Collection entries
>>>>

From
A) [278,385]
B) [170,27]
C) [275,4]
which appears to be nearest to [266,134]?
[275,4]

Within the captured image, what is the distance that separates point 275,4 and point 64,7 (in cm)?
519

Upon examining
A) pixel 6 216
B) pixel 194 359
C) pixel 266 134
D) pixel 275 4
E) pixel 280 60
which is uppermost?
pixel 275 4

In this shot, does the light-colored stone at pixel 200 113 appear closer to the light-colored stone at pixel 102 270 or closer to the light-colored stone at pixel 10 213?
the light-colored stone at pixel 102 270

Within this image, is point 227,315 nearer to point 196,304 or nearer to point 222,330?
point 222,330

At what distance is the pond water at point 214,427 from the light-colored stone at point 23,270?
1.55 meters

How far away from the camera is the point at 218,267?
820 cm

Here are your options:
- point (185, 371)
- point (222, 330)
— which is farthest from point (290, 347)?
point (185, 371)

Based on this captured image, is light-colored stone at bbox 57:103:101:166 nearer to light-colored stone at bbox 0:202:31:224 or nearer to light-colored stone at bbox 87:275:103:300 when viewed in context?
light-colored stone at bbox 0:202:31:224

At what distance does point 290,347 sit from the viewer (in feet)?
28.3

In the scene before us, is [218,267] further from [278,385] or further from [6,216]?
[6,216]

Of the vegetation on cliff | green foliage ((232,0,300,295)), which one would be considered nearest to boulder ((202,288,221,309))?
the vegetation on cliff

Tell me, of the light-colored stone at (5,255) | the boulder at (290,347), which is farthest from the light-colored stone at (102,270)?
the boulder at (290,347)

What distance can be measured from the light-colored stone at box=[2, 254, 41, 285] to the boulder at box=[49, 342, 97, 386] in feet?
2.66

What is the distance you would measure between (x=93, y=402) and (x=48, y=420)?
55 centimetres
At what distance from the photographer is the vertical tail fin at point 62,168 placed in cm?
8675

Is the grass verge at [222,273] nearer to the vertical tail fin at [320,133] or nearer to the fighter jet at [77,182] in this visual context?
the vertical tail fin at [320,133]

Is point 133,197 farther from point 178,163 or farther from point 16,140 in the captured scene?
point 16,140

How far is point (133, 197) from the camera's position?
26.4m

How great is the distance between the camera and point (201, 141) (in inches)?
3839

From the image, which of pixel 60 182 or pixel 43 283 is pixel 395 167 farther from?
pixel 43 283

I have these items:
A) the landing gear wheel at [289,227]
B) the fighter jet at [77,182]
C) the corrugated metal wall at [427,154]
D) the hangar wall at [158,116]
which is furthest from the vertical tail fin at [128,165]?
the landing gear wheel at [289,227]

<<<<

- [Aim of the exercise] Reproduce the rows above, swapping "pond water" for "pool water" and keeping every other character the same.

- [Reply to the exercise]
From
A) [278,385]
B) [170,27]
C) [275,4]
which appears to be nearest to [266,134]?
[275,4]

Within the captured image, what is the distance that separates point 275,4 and point 64,7 (in cm)?
519

Upon examining
A) pixel 6 216
B) pixel 194 359
C) pixel 266 134
D) pixel 275 4
E) pixel 280 60
which is uppermost?
pixel 275 4

In this shot, does the light-colored stone at pixel 200 113 appear closer to the light-colored stone at pixel 102 270 or closer to the light-colored stone at pixel 10 213?
the light-colored stone at pixel 102 270

Within this image, is point 227,315 nearer to point 196,304 or nearer to point 222,330?
point 222,330

At what distance is the pool water at point 214,427 from the light-colored stone at point 23,270?
1.55 meters

How far away from the camera is the point at 218,267?
820 cm

Here are your options:
- point (185, 371)
- point (222, 330)
— which is farthest from point (290, 347)?
point (185, 371)

Based on this captured image, is light-colored stone at bbox 57:103:101:166 nearer to light-colored stone at bbox 0:202:31:224 or nearer to light-colored stone at bbox 87:275:103:300 when viewed in context?
light-colored stone at bbox 0:202:31:224

At what distance does point 290,347 sit from the viewer (in feet)?
28.3

In the scene before us, is [218,267] further from [278,385] or further from [6,216]?
[6,216]

Of the vegetation on cliff | green foliage ((232,0,300,295)), which one would be considered nearest to boulder ((202,288,221,309))?
the vegetation on cliff

Tell me, of the light-colored stone at (5,255) | the boulder at (290,347), which is farthest from the light-colored stone at (102,270)?
the boulder at (290,347)

What distance can be measured from the light-colored stone at box=[2, 254, 41, 285] to the boulder at box=[49, 342, 97, 386] in feet?
2.66

What is the distance you would measure between (x=93, y=402) and (x=48, y=420)?
55 centimetres
At what distance from the photographer is the vertical tail fin at point 62,168 placed in cm?
8675

Is the grass verge at [222,273] nearer to the vertical tail fin at [320,133] or nearer to the fighter jet at [77,182] in this visual context?
the vertical tail fin at [320,133]

Is point 133,197 farther from point 178,163 or farther from point 16,140 in the captured scene?
point 16,140

How far is point (133, 197) from the camera's position?
26.4m

How great is the distance between the camera and point (201, 141) (in inches)?
3839

From the image, which of pixel 60 182 or pixel 43 283 is pixel 395 167 farther from?
pixel 43 283

I have these items:
A) the landing gear wheel at [289,227]
B) the fighter jet at [77,182]
C) the corrugated metal wall at [427,154]
D) the hangar wall at [158,116]
which is furthest from the vertical tail fin at [128,165]?
the landing gear wheel at [289,227]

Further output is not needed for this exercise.